Hey Paul,
Indeed you cannot. And if you build with CONFIG_DEBUG_OBJECTS_RCU_HEAD=y it will yell at you when you try. You -can- pass on-stack rcu_head structures to call_srcu(), though, if that helps. You of course must have some way of waiting for the callback to be invoked before exiting that function. This should be easy for me to package into an API, maybe using one of the existing reference-counting APIs. So, do you have a separate stack frame for each of the desired call_srcu() invocations? If not, do you know at build time how many rcu_head structures you need? If the answer to both of these is "no", then it is likely that there needs to be an rcu_head in each of the relevant data structures, as was noted earlier in this thread. Yeah, I should go read the code. But I would need to know where it is and it is still early in the morning over here! ;-) I probably should also have read the remainder of the thread before replying, as well. But what is the fun in that?

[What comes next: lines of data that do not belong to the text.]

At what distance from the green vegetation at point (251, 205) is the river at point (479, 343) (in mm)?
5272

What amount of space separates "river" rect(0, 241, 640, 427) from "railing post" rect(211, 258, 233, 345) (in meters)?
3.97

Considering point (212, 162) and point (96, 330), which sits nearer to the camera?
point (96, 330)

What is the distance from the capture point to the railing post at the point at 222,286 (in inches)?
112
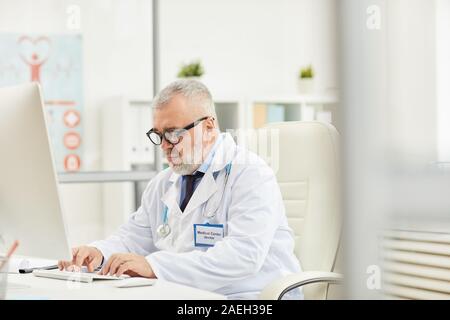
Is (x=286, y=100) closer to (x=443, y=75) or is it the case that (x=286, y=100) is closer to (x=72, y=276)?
(x=443, y=75)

The use-case is to quiesce submissions to queues. This flow is where we want to teardown stuff, and we can potentially have 1000's of queues that we need to quiesce each one. each queue (hctx) has either rcu or srcu depending if it may sleep during submission. The goal is that the overall quiesce should be fast, so we want to wait for all of these queues elapsed period ~once, in parallel, instead of synchronizing each serially as done today. The guys here are resisting to add a rcu_synchronize to each and every hctx because it will take 32 bytes more or less from 1000's of hctxs. Dynamically allocating each one is possible but not very scalable. The question is if there is some way, we can do this with on-stack or a single on-heap rcu_head or equivalent that can achieve the same effect.